Oxfam Partner Honored for Work to Protect the Environment
16 November 2005
Travel magazine recognizes Fr. Marco Arana’s mediation of mining crisis in Peru.
Condé Nast Traveler, a prominent international travel magazine, has cited Father Marco Arana as a finalist for its annual Environmental Award. He was named one of three runners-up in recognition of his important work to prevent mining exploration on Cerro Quilish, a mountain at the center of the watershed for the Peruvian city of Cajamarca.
Father Arana is the founder of Oxfam America’s partner organization in Cajamarca, the Group of Training and Intervention for Sustainable Development (GRUFIDES).

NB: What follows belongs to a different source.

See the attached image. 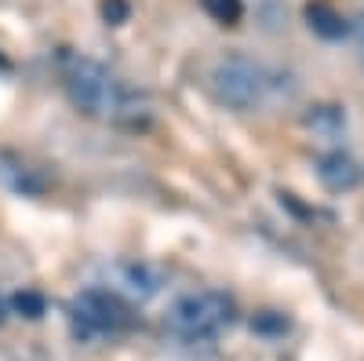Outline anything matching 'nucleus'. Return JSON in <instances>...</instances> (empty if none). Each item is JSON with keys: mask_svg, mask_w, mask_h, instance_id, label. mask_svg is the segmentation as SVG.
Listing matches in <instances>:
<instances>
[{"mask_svg": "<svg viewBox=\"0 0 364 361\" xmlns=\"http://www.w3.org/2000/svg\"><path fill=\"white\" fill-rule=\"evenodd\" d=\"M63 84H66L70 103L84 117L113 120V125H124V128H142L149 120L146 95H139L135 88H128L120 77H113L102 63H95V58H84V55L70 58Z\"/></svg>", "mask_w": 364, "mask_h": 361, "instance_id": "obj_1", "label": "nucleus"}, {"mask_svg": "<svg viewBox=\"0 0 364 361\" xmlns=\"http://www.w3.org/2000/svg\"><path fill=\"white\" fill-rule=\"evenodd\" d=\"M284 80H291V77L281 70H269L266 63H259L252 55H240V51L215 58V66L208 73L211 95L237 113H248V110H259L273 99H281Z\"/></svg>", "mask_w": 364, "mask_h": 361, "instance_id": "obj_2", "label": "nucleus"}, {"mask_svg": "<svg viewBox=\"0 0 364 361\" xmlns=\"http://www.w3.org/2000/svg\"><path fill=\"white\" fill-rule=\"evenodd\" d=\"M233 318H237L233 295L219 288H204V292H186L175 299L168 310V328L178 340L204 343V340H215L219 333H226Z\"/></svg>", "mask_w": 364, "mask_h": 361, "instance_id": "obj_3", "label": "nucleus"}, {"mask_svg": "<svg viewBox=\"0 0 364 361\" xmlns=\"http://www.w3.org/2000/svg\"><path fill=\"white\" fill-rule=\"evenodd\" d=\"M70 321H73V333L84 340L113 336L120 328H128V303L109 288H84L70 303Z\"/></svg>", "mask_w": 364, "mask_h": 361, "instance_id": "obj_4", "label": "nucleus"}, {"mask_svg": "<svg viewBox=\"0 0 364 361\" xmlns=\"http://www.w3.org/2000/svg\"><path fill=\"white\" fill-rule=\"evenodd\" d=\"M106 288L120 299H135V303H146L164 288V274L154 263H142V259H117L106 266Z\"/></svg>", "mask_w": 364, "mask_h": 361, "instance_id": "obj_5", "label": "nucleus"}, {"mask_svg": "<svg viewBox=\"0 0 364 361\" xmlns=\"http://www.w3.org/2000/svg\"><path fill=\"white\" fill-rule=\"evenodd\" d=\"M314 168H317V179H321L331 194L353 190V187L360 183V168H357V161L346 154V150H324Z\"/></svg>", "mask_w": 364, "mask_h": 361, "instance_id": "obj_6", "label": "nucleus"}, {"mask_svg": "<svg viewBox=\"0 0 364 361\" xmlns=\"http://www.w3.org/2000/svg\"><path fill=\"white\" fill-rule=\"evenodd\" d=\"M302 128L321 139H339L346 132V110L339 103H314L302 110Z\"/></svg>", "mask_w": 364, "mask_h": 361, "instance_id": "obj_7", "label": "nucleus"}, {"mask_svg": "<svg viewBox=\"0 0 364 361\" xmlns=\"http://www.w3.org/2000/svg\"><path fill=\"white\" fill-rule=\"evenodd\" d=\"M306 26L321 41H343L346 29H350V19L336 4H328V0H310L306 4Z\"/></svg>", "mask_w": 364, "mask_h": 361, "instance_id": "obj_8", "label": "nucleus"}, {"mask_svg": "<svg viewBox=\"0 0 364 361\" xmlns=\"http://www.w3.org/2000/svg\"><path fill=\"white\" fill-rule=\"evenodd\" d=\"M0 179H4L8 190H15V194H22V197L44 194V179L29 168V164H22L18 157H11V154H0Z\"/></svg>", "mask_w": 364, "mask_h": 361, "instance_id": "obj_9", "label": "nucleus"}, {"mask_svg": "<svg viewBox=\"0 0 364 361\" xmlns=\"http://www.w3.org/2000/svg\"><path fill=\"white\" fill-rule=\"evenodd\" d=\"M200 8L219 26H237L240 19H245V4H240V0H200Z\"/></svg>", "mask_w": 364, "mask_h": 361, "instance_id": "obj_10", "label": "nucleus"}, {"mask_svg": "<svg viewBox=\"0 0 364 361\" xmlns=\"http://www.w3.org/2000/svg\"><path fill=\"white\" fill-rule=\"evenodd\" d=\"M11 310L22 314V318H29V321H37V318L48 314V299L41 292H33V288H22V292L11 295Z\"/></svg>", "mask_w": 364, "mask_h": 361, "instance_id": "obj_11", "label": "nucleus"}, {"mask_svg": "<svg viewBox=\"0 0 364 361\" xmlns=\"http://www.w3.org/2000/svg\"><path fill=\"white\" fill-rule=\"evenodd\" d=\"M346 37H350V44H353L357 58L364 63V11H357V15L350 19V29H346Z\"/></svg>", "mask_w": 364, "mask_h": 361, "instance_id": "obj_12", "label": "nucleus"}, {"mask_svg": "<svg viewBox=\"0 0 364 361\" xmlns=\"http://www.w3.org/2000/svg\"><path fill=\"white\" fill-rule=\"evenodd\" d=\"M252 328H255V333H284V328H288V321H284L281 314L266 310V314H259V318L252 321Z\"/></svg>", "mask_w": 364, "mask_h": 361, "instance_id": "obj_13", "label": "nucleus"}, {"mask_svg": "<svg viewBox=\"0 0 364 361\" xmlns=\"http://www.w3.org/2000/svg\"><path fill=\"white\" fill-rule=\"evenodd\" d=\"M102 19H106L109 26L128 22V4H124V0H102Z\"/></svg>", "mask_w": 364, "mask_h": 361, "instance_id": "obj_14", "label": "nucleus"}, {"mask_svg": "<svg viewBox=\"0 0 364 361\" xmlns=\"http://www.w3.org/2000/svg\"><path fill=\"white\" fill-rule=\"evenodd\" d=\"M4 318H8V303H4V295H0V325H4Z\"/></svg>", "mask_w": 364, "mask_h": 361, "instance_id": "obj_15", "label": "nucleus"}]
</instances>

In the 2004, Cajamarca residents took to the streets to protest the proposed expansion of the Yanacocha gold mine to Cerro Quilish. They were confronting a powerful opponent: the Minera Yanacocha company, owned in part by the world’s largest gold mining company, Newmont Mining Corporation of Denver. The protesters objected to gold mining on Quilish on the grounds that it is a sacred place for the indigenous population as well as a source of irrigation and drinking water for nearby valleys and the city of Cajamarca.
Working through GRUFIDES, Father Arana supported a petition calling for Minera Yanacocha to halt explorations on the mountain, and helped broker negotiations between protesters and the company. Oxfam America has funded the work of GRUFIDES since 2003.
In recognition of his work, Father Arana won Peru’s most important national human rights prize in 2004. This year Condé Nast Traveler nominated Father Arana for its Environmental Award, citing his peaceful efforts to resolve the conflict. The winner of the prize was the Congolese conservationist Pierre Kakule Vwirasihikya.
Cajamarca is one of the main tourist destinations in Peru. This is not the first time that it has been a scene of confrontation between local people and foreigners looking for gold. Spanish conquistadors captured the Inca king Atahualpa in Cajamarca in 1531, and held him for a ransom: an entire room full of gold. Although the Spaniards received the gold, Atahualpa was murdered by the conquerors. Five centuries later, Cajamarca is now the scene of the largest gold mine in Latin America, and one of the most profitable in the world.